Libre de toute propagande
Il faut dès lors saluer la parution du livre de Trevor Beeson, Prudence et Courage. La situation religieuse en Russie et dans les pays de l’Est, comme un événement (1). L’auteur est un prêtre anglican qui a su magnifiquement dominer l’abondante moisson de renseignements mise à sa disposition par le « Conseil britannique des Eglises ». Pas une trace d’animosité en ces 328 pages denses mais accessibles à tout public.
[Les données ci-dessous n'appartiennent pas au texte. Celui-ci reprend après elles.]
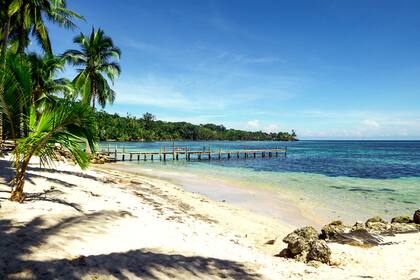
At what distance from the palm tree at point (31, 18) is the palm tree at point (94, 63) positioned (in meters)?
4.96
Au contraire, un souci d’équilibre, de vérification des sources, de sensibilité aux diverses traditions spirituelles : orthodoxe, catholique, baptiste, juive, etc. Une volonté de vérité et de liberté par rapport aux malentendus, aux distorsions de la propagande, quelle qu’en soit l’origine. On pourra certes discuter tel détail historique, relever des omissions (2) — comment n’y en aurait-il pas quand on passe en revue neuf pays et, selon les cas, trente ou cinquante ans d’histoire ?, — la vision d’ensemble n’est aucunement contestable.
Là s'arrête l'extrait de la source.